(Collection entries)
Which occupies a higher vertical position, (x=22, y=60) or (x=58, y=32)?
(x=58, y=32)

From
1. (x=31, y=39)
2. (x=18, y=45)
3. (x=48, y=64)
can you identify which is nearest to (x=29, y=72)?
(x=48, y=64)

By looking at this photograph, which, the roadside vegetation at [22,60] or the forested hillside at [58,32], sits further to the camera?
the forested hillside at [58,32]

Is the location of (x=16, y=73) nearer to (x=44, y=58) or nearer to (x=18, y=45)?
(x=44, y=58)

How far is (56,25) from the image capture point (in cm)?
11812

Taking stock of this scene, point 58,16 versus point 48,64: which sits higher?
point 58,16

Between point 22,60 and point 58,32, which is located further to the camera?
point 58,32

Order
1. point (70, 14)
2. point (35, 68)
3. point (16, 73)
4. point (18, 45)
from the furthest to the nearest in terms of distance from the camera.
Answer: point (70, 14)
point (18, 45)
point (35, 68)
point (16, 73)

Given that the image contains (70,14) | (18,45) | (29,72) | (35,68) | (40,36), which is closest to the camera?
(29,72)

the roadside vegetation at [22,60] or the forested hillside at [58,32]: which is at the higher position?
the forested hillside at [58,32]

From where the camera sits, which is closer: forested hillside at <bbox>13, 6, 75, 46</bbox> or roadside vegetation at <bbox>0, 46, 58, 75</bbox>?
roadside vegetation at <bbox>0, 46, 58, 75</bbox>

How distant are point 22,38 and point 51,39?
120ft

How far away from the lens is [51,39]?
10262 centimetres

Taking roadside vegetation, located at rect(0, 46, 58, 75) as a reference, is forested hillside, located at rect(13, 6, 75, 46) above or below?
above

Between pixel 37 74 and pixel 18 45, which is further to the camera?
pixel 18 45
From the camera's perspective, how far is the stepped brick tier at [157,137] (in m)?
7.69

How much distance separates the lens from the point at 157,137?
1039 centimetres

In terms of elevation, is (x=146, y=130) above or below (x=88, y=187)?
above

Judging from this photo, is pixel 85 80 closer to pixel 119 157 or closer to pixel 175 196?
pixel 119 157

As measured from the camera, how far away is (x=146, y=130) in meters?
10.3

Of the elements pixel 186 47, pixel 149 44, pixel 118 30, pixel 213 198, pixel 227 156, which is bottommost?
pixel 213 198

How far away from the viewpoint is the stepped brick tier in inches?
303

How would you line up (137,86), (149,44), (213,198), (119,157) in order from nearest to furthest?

## Aim
Copy out every line of the material above, word for word.

## Output for this task
Which occupies a higher vertical position, (x=22, y=60) or (x=58, y=32)?
(x=58, y=32)

From
1. (x=31, y=39)
2. (x=18, y=45)
3. (x=48, y=64)
can you identify which is nearest to (x=29, y=72)?
(x=48, y=64)

By looking at this photograph, which, the roadside vegetation at [22,60] or the forested hillside at [58,32], sits further to the camera?
the forested hillside at [58,32]

Is the location of (x=16, y=73) nearer to (x=44, y=58) or nearer to (x=18, y=45)?
(x=44, y=58)

How far is (56,25) from the image capture point (in cm)?
11812

Taking stock of this scene, point 58,16 versus point 48,64: which sits higher?
point 58,16

Between point 22,60 and point 58,32, which is located further to the camera?
point 58,32

Order
1. point (70, 14)
2. point (35, 68)
3. point (16, 73)
4. point (18, 45)
from the furthest to the nearest in terms of distance from the camera.
Answer: point (70, 14)
point (18, 45)
point (35, 68)
point (16, 73)

Given that the image contains (70,14) | (18,45) | (29,72) | (35,68) | (40,36), which is closest to the camera?
(29,72)

the roadside vegetation at [22,60] or the forested hillside at [58,32]: which is at the higher position?
the forested hillside at [58,32]

From where the camera sits, which is closer: forested hillside at <bbox>13, 6, 75, 46</bbox> or roadside vegetation at <bbox>0, 46, 58, 75</bbox>?
roadside vegetation at <bbox>0, 46, 58, 75</bbox>

How distant are point 22,38 and point 51,39?
120ft

How far away from the lens is [51,39]?
10262 centimetres

Taking roadside vegetation, located at rect(0, 46, 58, 75) as a reference, is forested hillside, located at rect(13, 6, 75, 46) above or below?
above

Between pixel 37 74 and pixel 18 45, which is further to the camera?
pixel 18 45
From the camera's perspective, how far is the stepped brick tier at [157,137] (in m)?
7.69

How much distance separates the lens from the point at 157,137?
1039 centimetres

In terms of elevation, is (x=146, y=130) above or below (x=88, y=187)?
above

Judging from this photo, is pixel 85 80 closer to pixel 119 157 or closer to pixel 175 196?
pixel 119 157

As measured from the camera, how far away is (x=146, y=130) in meters?
10.3

Of the elements pixel 186 47, pixel 149 44, pixel 118 30, pixel 213 198, pixel 227 156, which is bottommost?
pixel 213 198

How far away from the viewpoint is the stepped brick tier in inches?
303

How would you line up (137,86), (149,44), (213,198), (119,157) in order from nearest to furthest?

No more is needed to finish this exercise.